**GOAL 1:** Count the lines in the records that contain the word "furthest", and give only the number.

**SOURCE EXTRACT:**
────

Teams in bold won the game indicated. Teams in italics have homecourt advantage under the aforementioned rules. The numbers to the left of each team indicate the team's regular season ranking in its division, while the numbers to the right indicate the number of points the team scored in that game.

== Playoffs ==

The 2026 MPBL playoffs is expected to start on October 2, 2026. The first two rounds, the division quarterfinals and semifinals, are best-of-three series, while the division finals are best-of-five series. The national finals will be a best-of-seven series.

=== Bracket ===
Teams in bold advanced to the next round. Teams in italics have homecourt advantage for the series. The numbers to the left of each team indicate the team's seeding in its division, while the numbers to the right indicate the number of games the team won in that round.

=== Division quarterfinals ===
==== North Division ====

| Team 1 | Series | Team 2 | Game 1 | Game 2 | Game 3 |
|---|---|---|---|---|---|
| (1) Abra Solid North Weavers | – | (8) | Oct. 9 | Oct. 15 | Oct. 21* |
| (2) San Juan Knights | – | (7) Bataan Risers | Oct. 5 | Oct. 13 | Oct. 17* |
| (3) Caloocan Batang Kankaloo | – | (6) Ilagan Isabela Cowboys | Oct. 5 | Oct. 13 | Oct. 17* |
| (4) Meycauayan Marilao Gems | – | (5) Pasay Voyagers | Oct. 9 | Oct. 15 | Oct. 21* |

==== South Division ====

| Team 1 | Series | Team 2 | Game 1 | Game 2 | Game 3 |
|---|---|---|---|---|---|
| (1) Quezon Huskers | – | (8) | Oct. 6 | Oct. 14 | Oct. 19* |
| (2) Biñan Tatak Gel | – | (7) | Oct. 2 | Oct. 12 | Oct. 16* |
| (3) GenSan Warriors | – | (6) Rizal Golden Coolers | Oct. 2 | Oct. 12 | Oct. 16* |
| (4) Batangas City Athletics | – | (5) Cebu Greats | Oct. 6 | Oct. 14 | Oct. 19* |

== All-Star Game ==

The 2026 MPBL All-Star Game, the league's seventh overall, was supposed to take place on August 29 at the Ynares Center Montalban in Rodriguez, Rizal, the home arena of the Rizal Golden Coolers. Due to inclement weather affecting Greater Manila Area, the annual All-Star weekend was postponed and moved to September 19.

────

**GOAL 2:** Reproduce the MPBL season extract above word for word, from "Teams in bold won" to "a best-of-seven series.".

────

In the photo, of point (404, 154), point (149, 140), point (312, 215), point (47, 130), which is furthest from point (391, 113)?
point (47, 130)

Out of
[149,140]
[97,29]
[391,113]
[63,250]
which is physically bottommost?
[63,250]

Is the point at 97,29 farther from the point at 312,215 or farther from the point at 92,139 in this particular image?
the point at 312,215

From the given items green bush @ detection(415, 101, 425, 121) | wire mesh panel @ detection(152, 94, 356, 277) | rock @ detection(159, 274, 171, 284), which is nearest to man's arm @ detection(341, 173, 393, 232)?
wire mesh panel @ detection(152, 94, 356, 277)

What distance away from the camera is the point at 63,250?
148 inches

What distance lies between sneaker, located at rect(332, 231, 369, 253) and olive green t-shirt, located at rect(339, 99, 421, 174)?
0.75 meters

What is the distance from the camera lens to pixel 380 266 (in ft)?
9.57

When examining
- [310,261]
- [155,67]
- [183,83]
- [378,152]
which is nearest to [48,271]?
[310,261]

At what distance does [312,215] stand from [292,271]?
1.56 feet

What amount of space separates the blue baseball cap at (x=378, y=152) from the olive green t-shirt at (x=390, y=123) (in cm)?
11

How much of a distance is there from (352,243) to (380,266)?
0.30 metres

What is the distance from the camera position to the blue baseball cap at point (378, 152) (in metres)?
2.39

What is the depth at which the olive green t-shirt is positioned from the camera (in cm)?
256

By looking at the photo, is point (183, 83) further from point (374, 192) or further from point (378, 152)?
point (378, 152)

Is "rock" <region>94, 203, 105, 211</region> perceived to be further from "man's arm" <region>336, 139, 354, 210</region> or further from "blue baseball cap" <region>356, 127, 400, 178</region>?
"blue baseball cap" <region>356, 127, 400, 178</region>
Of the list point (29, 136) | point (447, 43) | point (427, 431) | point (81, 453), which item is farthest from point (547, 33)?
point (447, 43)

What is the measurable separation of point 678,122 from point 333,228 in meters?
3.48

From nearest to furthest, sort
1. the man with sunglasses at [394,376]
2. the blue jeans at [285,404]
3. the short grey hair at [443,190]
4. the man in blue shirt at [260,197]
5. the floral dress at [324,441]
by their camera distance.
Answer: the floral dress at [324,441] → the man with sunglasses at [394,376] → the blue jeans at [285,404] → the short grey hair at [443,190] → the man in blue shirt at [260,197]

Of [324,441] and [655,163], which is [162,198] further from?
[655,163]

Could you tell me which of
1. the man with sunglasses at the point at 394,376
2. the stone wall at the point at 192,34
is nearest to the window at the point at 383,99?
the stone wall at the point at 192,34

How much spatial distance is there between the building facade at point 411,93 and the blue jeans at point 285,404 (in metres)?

────

**FINISHED ANSWER 1:** 2

**FINISHED ANSWER 2:**
Teams in bold won the game indicated. Teams in italics have homecourt advantage under the aforementioned rules. The numbers to the left of each team indicate the team's regular season ranking in its division, while the numbers to the right indicate the number of points the team scored in that game.

== Playoffs ==

The 2026 MPBL playoffs is expected to start on October 2, 2026. The first two rounds, the division quarterfinals and semifinals, are best-of-three series, while the division finals are best-of-five series. The national finals will be a best-of-seven series.